Ms. Oaklander displayed a magazine illustration from 1840 showing a fox as a dealer showing a small Old Master painting to a donkey collector, symbolizing an American dupe. She said that in those early years of American collecting, an auctioneer would rent a storefront for a day, since commercial galleries did not take hold until midcentury.
Picking up on the theme of being duped, a research assistant at the Metropolitan Museum of Art, Esmée Quodbach, showed images of a few fake paintings that Americans have acquired over the years that were been purported to be by the Dutch master Johannes Vermeer.
But this was after she discussed at length the authentic Vermeers that Henry Marquand, Henry Clay Frick, and others purchased during the economic boom of the Gilded Age. Ms. Quodbach said Americans have more than a third of all works by Vermeer, who did not paint much and whose work commanded ever larger sums. New York alone has eight (five at the Metropolitan Museum and three at the Frick) that is more than the entirety of the artist’s work owned in the Netherlands: seven.
After Ms. Quodbach discussed collecting Vermeers, Ms. Santori discussed the opposite; dispersal — more specifically, the breakup of J.P. Morgan’s huge art collection, with which dealer Joseph Duveen assisted.
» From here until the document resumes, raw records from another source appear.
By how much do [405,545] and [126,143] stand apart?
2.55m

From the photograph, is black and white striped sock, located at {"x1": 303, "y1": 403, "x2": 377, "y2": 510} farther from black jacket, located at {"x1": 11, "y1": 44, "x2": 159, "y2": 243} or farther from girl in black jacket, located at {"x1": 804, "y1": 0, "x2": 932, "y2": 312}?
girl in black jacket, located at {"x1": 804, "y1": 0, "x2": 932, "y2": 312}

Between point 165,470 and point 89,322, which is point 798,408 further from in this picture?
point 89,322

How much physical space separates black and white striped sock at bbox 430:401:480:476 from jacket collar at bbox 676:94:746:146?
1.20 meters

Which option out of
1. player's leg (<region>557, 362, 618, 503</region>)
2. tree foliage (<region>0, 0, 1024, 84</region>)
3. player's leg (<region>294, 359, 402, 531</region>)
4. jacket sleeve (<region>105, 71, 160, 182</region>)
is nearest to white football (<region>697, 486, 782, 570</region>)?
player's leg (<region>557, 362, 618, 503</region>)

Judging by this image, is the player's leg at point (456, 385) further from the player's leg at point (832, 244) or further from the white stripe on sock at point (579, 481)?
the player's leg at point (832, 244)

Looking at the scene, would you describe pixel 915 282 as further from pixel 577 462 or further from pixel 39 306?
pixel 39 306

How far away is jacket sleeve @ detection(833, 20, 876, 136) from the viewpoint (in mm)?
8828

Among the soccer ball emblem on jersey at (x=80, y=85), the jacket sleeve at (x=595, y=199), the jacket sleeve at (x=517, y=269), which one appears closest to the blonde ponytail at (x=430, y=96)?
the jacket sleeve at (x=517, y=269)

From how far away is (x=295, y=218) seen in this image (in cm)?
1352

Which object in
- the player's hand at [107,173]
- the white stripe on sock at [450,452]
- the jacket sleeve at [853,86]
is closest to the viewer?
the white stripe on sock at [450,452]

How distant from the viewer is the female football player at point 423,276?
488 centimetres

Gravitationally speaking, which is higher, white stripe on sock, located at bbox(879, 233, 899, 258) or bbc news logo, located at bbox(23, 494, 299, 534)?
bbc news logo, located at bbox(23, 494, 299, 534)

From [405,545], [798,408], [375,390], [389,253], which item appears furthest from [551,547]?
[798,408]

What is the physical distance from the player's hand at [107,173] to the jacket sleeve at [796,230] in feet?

The audience broke into laughter when the president of the Samuel H. Kress Foundation, Marilyn Perry, concluded the program by telling an anecdote about another kind of dispersal. It seems that an English professor came to Texas to present a lecture. Before a large crowd in front of him, he leaned on the podium and hit some switches, whereupon the audience chairs began to vanish and the auditorium was transformed into a basketball court.